Pero ¿no tendrá él, en algo, la culpa?

¡Clima benigno, el de la Pampa, que permite al hombre criar los animales domésticos a la intemperie; tierra generosa, la que le permite mantenerlos con lo que ella produce, sin que en nada, la ayuden! Y ya que el clima es tan benigno y la tierra tan generosa, ¿por qué trabajaría el hombre?

Pero el clima más benigno tiene sus caprichos; pasan meses sin llover: las lagunas se secan, el pasto ralea, desaparece, y las haciendas mueren de hambre y de sed. ¡Suerte ingrata!, clama el pastor. O bien, lluvias demasiado frecuentes y abundantes llenan las cañadas, achican el campo, lo reducen a algunas lomas exiguas; y perecen las majadas, aniquiladas por la constante humedad, pisoteando, amontonadas, el poco campo que les queda; y vuelve el pastor a maldecir su suerte.

La sarna hace estragos en las pocas sobrevivientes; renguea lastimosamente la mitad de la majada, arrastrándose las ovejas, como pueden, a algunos metros apenas del corral, paciendo de rodillas, muchas de ellas, por no poder tenerse de pie; y las osamentas colorean por todo el campo, salpicando la llanura de tétricos reflejos, mientras en los alambrados y en los corrales, secan, al viento, los arrugados cueros de epidemia, fúnebres colgaduras de escaso valor, cenefas haraposas de funerales sin cuento, herencia ruinosa para el pastor, que, ni siquiera, por ellas, podrá, con exactitud, tarjar sus pérdidas.

Aun en clima benigno, tirita, a veces, el hombre, en su rancho mal construido, ni le faltan goteras al techo. Pero no por esto se acuerda de lo que sufren las ovejas, en el fango de su corral sin reparo, mojadas hasta los huesos, ni qué con plantar algunas estacas de álamo o de sauce, pronto podría hacerles un abrigo salvador; y ¡para qué se va a acordar! ¿valdrán realmente la pena de cuidarlos, animales, que sin esto, le dan todo lo que necesita?

La tierra más generosa también tiene sus horas de desgana. Falta el pasto; las heladas lo han quemado, o el sol de verano; y, raquíticas, endebles, bamboleándose en las patas que se les cruzan, vagan, despuntando las pajas duras y la puna, sin jugo, las vacas hambrientas.

¿Sembrar para mantenerlas? ¿acaso el amo siembra para sí? ¡qué hagan come él! Cuando la carne es flaca, come menos. ¿Y si se mueren? ¿qué le haremos?, se sacarán los cueros, que siempre valen algo.

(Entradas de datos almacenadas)
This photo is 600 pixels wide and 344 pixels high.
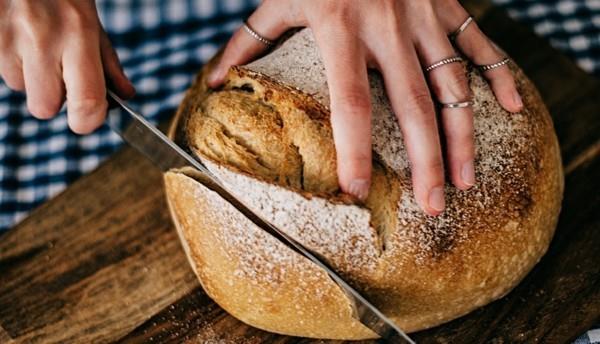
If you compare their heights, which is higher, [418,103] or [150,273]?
[418,103]

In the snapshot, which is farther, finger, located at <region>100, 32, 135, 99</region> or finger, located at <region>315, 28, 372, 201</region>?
finger, located at <region>100, 32, 135, 99</region>

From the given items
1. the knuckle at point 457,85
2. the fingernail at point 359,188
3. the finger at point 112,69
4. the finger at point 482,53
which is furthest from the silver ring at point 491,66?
the finger at point 112,69

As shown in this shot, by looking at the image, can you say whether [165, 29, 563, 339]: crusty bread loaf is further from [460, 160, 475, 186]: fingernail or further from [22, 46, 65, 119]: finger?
[22, 46, 65, 119]: finger

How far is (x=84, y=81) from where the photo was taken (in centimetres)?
118

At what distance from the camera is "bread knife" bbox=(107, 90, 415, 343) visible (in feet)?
3.73

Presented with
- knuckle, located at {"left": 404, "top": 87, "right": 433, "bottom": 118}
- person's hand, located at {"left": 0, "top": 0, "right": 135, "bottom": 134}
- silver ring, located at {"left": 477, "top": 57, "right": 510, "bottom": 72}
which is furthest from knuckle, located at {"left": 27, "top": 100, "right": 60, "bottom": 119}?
silver ring, located at {"left": 477, "top": 57, "right": 510, "bottom": 72}

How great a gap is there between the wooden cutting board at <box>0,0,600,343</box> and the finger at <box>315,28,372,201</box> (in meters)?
0.36

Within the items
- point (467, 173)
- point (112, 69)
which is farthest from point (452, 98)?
point (112, 69)

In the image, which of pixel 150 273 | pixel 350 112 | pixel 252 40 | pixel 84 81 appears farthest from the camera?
pixel 150 273

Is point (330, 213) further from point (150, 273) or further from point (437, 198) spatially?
point (150, 273)

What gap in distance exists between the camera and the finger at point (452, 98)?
3.79 ft

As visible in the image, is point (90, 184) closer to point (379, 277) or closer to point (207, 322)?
point (207, 322)

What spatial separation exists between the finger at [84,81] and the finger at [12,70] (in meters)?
0.10

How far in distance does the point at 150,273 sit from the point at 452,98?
0.65 metres
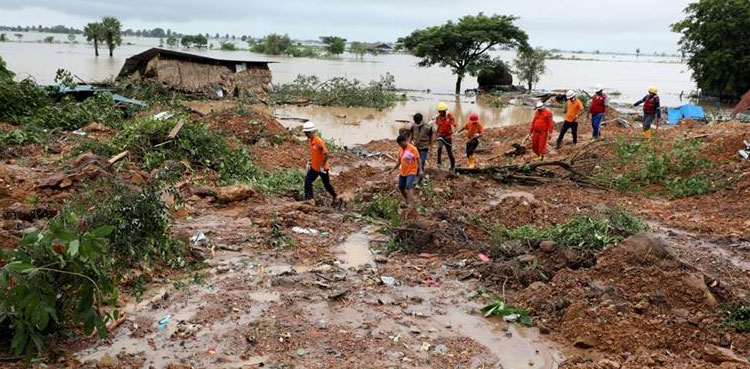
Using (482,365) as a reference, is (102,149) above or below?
above

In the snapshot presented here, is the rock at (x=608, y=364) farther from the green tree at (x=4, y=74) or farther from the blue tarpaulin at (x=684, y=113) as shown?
the blue tarpaulin at (x=684, y=113)

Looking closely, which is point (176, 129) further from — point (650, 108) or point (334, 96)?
point (334, 96)

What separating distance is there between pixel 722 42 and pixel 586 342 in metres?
29.4

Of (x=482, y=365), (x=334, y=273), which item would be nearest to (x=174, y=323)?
(x=334, y=273)

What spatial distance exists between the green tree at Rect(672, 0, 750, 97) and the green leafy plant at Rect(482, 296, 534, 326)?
2774 centimetres

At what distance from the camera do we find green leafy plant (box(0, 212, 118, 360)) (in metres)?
3.90

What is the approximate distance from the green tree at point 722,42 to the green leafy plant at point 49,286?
100 ft

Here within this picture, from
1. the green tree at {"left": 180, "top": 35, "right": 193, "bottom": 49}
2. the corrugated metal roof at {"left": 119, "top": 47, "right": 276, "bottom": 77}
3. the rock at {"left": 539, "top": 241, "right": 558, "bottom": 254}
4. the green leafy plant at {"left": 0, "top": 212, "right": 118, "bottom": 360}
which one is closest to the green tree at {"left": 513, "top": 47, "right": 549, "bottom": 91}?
the corrugated metal roof at {"left": 119, "top": 47, "right": 276, "bottom": 77}

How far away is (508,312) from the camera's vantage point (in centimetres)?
551

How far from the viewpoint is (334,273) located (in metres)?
6.33

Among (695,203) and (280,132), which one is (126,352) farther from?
(280,132)

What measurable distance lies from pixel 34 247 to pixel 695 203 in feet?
30.4

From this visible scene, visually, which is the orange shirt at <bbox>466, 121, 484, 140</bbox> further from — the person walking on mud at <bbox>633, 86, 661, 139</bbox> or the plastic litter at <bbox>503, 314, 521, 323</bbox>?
the plastic litter at <bbox>503, 314, 521, 323</bbox>

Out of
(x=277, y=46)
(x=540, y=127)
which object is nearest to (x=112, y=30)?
(x=277, y=46)
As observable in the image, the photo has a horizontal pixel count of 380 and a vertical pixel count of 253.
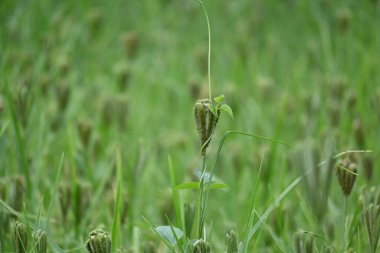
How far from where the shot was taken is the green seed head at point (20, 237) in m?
1.01

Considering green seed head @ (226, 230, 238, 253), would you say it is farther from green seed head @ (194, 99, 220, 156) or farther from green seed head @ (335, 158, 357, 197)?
green seed head @ (335, 158, 357, 197)

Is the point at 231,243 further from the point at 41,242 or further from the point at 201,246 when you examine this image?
the point at 41,242

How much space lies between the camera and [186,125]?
2.47 metres

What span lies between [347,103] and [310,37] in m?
1.05

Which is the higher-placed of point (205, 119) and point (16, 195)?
point (205, 119)

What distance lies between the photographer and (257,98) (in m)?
2.61

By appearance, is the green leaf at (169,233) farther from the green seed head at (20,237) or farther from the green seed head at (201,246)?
the green seed head at (20,237)

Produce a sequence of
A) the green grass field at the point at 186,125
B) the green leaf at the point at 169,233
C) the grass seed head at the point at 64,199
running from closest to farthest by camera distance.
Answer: the green leaf at the point at 169,233 → the green grass field at the point at 186,125 → the grass seed head at the point at 64,199

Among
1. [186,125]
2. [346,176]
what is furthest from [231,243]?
[186,125]

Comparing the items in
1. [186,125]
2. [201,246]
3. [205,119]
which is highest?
[205,119]

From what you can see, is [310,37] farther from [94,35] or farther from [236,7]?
[94,35]

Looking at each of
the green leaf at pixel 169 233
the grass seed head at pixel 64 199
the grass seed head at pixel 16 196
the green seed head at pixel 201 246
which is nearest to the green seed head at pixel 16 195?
the grass seed head at pixel 16 196

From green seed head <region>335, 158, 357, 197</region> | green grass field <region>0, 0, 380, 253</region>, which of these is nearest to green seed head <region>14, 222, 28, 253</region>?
green grass field <region>0, 0, 380, 253</region>

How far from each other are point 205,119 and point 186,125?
1.53m
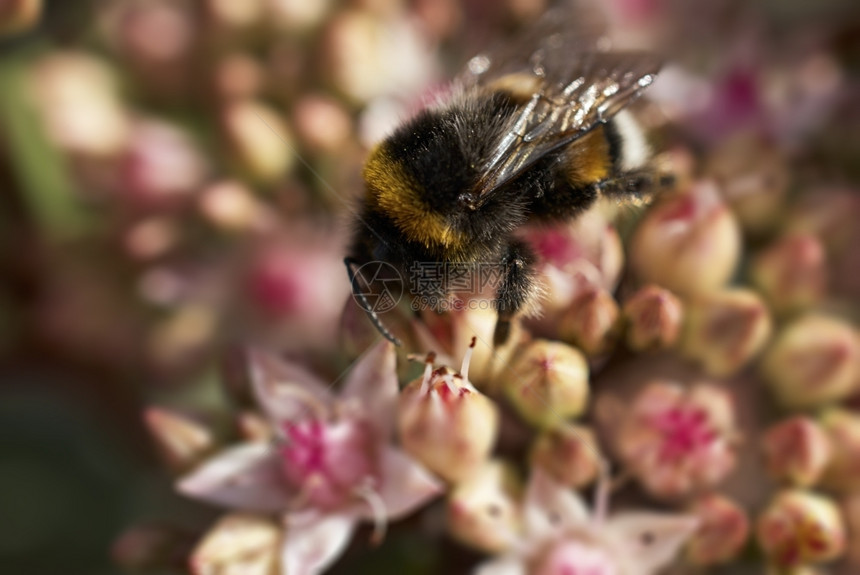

§ Objetivo del ejercicio
Según el texto sobre la Pampa, ¿de qué árboles podría plantar estacas el hombre para hacer pronto un abrigo a las ovejas?

§ Resultado de la tarea
De álamo o de sauce.